Volume 2, Issue 1 
1st Quarter, 2007


The Role of AGI in Cybernetic Immortality

Ben Goertzel, Ph.D.

Page 5 of 7

In practice, you can think about an AGI system as one that has the capacity to reflect on itself, to creatively learn and adapt. There's been distressingly little research in this area, in the AGI field.  I think because it's more difficult, pragmatically than narrow AI research; and more difficult mathematically that totally general AI research.  It's just hard.  Yet of course, it's the most interesting thing in the long run. 

I've been harping on the term "general intelligence," but there are also some other related terms.   Actually it's been interesting to see that in the last few years there've been a number of workshops on the topic of the “human level intelligence,” within mainstream AI conferences.  I don't like the term "human level AI" very much because I think it sets the goal too low.  I don't think humans are that intelligent in the scope of all possible minds.  We should be setting our sights much higher than that.  I also think "human level" is kind of ambiguous.  What does it really mean?  I understand what human-like means, but "human level" for a radically non-human intelligence is kind of poorly defined.

— Objective a —
Reproduce the stretch of the AGI passage from "Volume 2, Issue" through "the long run.", with "distressingly" changed to "surprisingly".

— Given entries —
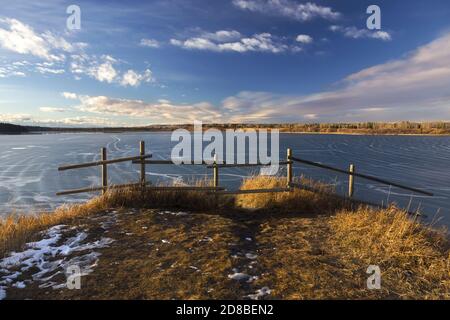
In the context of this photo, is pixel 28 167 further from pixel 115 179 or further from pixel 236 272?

---

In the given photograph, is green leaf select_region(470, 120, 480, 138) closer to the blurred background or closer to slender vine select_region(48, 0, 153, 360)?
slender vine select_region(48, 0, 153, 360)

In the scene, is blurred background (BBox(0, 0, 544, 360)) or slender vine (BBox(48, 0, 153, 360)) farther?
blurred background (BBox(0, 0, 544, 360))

— Objective b —
List every line in the rows above that contains the string "slender". Case counts.

— Complete output a —
Volume 2, Issue 1 
1st Quarter, 2007


The Role of AGI in Cybernetic Immortality

Ben Goertzel, Ph.D.

Page 5 of 7

In practice, you can think about an AGI system as one that has the capacity to reflect on itself, to creatively learn and adapt. There's been surprisingly little research in this area, in the AGI field.  I think because it's more difficult, pragmatically than narrow AI research; and more difficult mathematically that totally general AI research.  It's just hard.  Yet of course, it's the most interesting thing in the long run.

— Complete output b —
In the given photograph, is green leaf select_region(470, 120, 480, 138) closer to the blurred background or closer to slender vine select_region(48, 0, 153, 360)?
slender vine select_region(48, 0, 153, 360)
In the scene, is blurred background (BBox(0, 0, 544, 360)) or slender vine (BBox(48, 0, 153, 360)) farther?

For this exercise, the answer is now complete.